**TEXTO DO EXERCÍCIO**
***
Não estamos em época para apontar responsabilidades e até culpados por má gestão desta emergência, o que importa é mobilizar o esforço de toda a gente para nos livrarmos o mais depressa e o melhor possível desta calamidade, mas há lições que desde já podemos aprender. Uma, a principal: se houvesse liberdade de informação na China, se o elaborado sistema chinês de censura eletrónica não tivesse ocultado e reprimido alertas ao longo de duas semanas, provavelmente a população de Wuhan teria evitado muito do contágio e a pandemia poderia não estar tão devastadora.
Em 30 de dezembro passado, a médica Ai Fen, diretora do serviço de urgência do Hospital Central de Wuhan, transmitiu através do WeChat (muito utilizado correspondente chinês ao Twitter), em alerta, o relatório sobre o estado de um doente em grave crise respiratória semelhante ao SARS, infeção respiratória que tinha sido grave crise sanitária em 2002/3. Ela partilhou com oito colegas médicos, entre eles o amigo oftalmologista Li Wenliang, através do sistema fechado de mensagens do WeChat, o relatório clínico sobre o caso que intrigava e que imediatamente parecia ser uma nova vaga da Síndrome Aguda Respiratória Severa (SARS).
Li Wenliang de imediato replicou a mensagem, com chamadas de atenção para a preocupação que o caso suscitava. A meio da noite do dia em que divulgou o alerta, Li foi chamado pela autoridade sanitária de Wuhan, que quis explicações sobre o que ele tinha publicado. Quatro dias depois, em 3 de janeiro, a polícia acusou Li e outros sete colegas médicos do crime de “propagação de falsos rumores”.
É facto que, logo em 31 de dezembro, a autoridade sanitária da China tinha reportado à Organização Mundial de Saúde a ocorrência de um caso que parecia ser novo episódio de SARS. Mas, ao mesmo tempo, o poder do regime chinês obrigou a rede WeChat, que tem o espantoso número de mil milhões de contas de utilizadores, a censurar várias palavras e siglas associadas à SARS e a infeções pulmonares ou epidemias.
Sem essa censura na rede WeChat, os jornalistas, designadamente os muitos correspondentes estrangeiros na China, poderiam ter noticiado o caso e, assim, desencadeado o sistema global de cautelas.
O alerta que Li Wenliang replicou ainda em 30 de dezembro foi apanhado por investigadores em diferentes laboratórios de pesquisa na China. Um deles, o Centro de Saúde Pública de Xangai, onde a equipa do professor Zhang Yongzhen, a partir dos dados que recebeu, conseguiu, em 5 de janeiro, sequenciar o genoma do tal vírus que ainda não estava batizado, mas que começava a ficar identificado como novo coronavirus.
***
**SECÇÃO DE DADOS**
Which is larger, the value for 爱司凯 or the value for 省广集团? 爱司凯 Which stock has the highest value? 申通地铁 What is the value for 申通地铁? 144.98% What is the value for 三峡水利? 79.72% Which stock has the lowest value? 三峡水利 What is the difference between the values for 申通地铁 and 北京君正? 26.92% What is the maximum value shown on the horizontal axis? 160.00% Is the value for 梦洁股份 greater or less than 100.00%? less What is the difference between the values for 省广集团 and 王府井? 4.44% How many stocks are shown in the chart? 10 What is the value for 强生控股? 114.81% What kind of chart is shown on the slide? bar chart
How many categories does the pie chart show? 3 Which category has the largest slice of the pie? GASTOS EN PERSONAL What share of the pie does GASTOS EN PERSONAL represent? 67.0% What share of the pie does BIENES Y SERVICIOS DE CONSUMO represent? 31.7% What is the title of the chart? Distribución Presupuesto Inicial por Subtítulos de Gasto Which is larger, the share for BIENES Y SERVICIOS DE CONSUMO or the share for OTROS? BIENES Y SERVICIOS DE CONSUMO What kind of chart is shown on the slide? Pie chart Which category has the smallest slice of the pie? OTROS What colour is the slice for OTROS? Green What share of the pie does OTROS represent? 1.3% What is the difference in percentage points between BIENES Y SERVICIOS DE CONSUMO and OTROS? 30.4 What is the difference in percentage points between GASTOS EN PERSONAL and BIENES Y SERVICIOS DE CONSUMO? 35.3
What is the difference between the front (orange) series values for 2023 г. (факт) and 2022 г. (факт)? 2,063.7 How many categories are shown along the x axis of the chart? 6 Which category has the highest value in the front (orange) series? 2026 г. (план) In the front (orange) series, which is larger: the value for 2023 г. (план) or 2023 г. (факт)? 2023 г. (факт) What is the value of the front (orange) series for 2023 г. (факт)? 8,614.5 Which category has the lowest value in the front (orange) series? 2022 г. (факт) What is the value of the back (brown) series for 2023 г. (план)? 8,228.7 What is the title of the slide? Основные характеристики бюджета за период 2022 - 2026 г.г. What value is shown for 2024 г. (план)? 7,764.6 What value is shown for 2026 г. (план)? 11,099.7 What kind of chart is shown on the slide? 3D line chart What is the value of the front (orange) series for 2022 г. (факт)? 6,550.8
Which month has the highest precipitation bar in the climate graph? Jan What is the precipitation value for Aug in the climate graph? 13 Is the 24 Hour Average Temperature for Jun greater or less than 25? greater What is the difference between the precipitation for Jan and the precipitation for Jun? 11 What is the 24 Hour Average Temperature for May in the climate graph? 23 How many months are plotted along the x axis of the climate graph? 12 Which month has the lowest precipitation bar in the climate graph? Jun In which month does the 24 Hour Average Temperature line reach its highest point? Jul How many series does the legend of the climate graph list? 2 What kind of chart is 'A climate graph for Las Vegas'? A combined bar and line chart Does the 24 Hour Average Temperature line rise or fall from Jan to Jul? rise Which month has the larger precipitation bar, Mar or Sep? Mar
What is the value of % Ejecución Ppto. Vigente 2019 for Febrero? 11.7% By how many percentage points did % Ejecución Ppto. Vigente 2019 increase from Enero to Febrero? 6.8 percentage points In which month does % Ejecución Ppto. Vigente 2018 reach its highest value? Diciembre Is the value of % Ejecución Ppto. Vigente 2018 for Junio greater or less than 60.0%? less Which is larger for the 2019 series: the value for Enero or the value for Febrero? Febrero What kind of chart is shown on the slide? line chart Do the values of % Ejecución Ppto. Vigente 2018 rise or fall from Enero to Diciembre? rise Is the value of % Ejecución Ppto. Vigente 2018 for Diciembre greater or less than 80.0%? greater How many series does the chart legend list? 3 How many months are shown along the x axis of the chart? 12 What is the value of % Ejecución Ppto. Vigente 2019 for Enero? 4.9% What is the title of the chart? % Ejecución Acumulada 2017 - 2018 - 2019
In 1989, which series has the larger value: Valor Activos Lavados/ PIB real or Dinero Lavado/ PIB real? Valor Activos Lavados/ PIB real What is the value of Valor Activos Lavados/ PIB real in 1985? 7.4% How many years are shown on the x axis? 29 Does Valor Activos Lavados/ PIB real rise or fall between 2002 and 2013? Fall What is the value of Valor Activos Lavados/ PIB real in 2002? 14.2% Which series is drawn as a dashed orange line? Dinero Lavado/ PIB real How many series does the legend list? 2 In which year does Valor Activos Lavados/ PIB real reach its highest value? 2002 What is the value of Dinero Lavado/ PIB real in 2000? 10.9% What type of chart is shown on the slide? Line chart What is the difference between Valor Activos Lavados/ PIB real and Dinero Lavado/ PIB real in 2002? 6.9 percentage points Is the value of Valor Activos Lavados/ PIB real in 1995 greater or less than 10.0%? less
***
**O QUE FAZER**
Responda a estas perguntas sobre o texto acerca da censura na China e do alerta de Wuhan:
1. Que cargo ocupava Ai Fen no Hospital Central de Wuhan?
2. De que crime a polícia acusou Li Wenliang e sete colegas em 3 de janeiro?
3. Em que data a equipa do professor Zhang Yongzhen conseguiu sequenciar o genoma do vírus?
Responda apenas com base no texto.

**RESULTADO DO EXERCÍCIO**
1. Era diretora do serviço de urgência.
2. De "propagação de falsos rumores".
3. Em 5 de janeiro.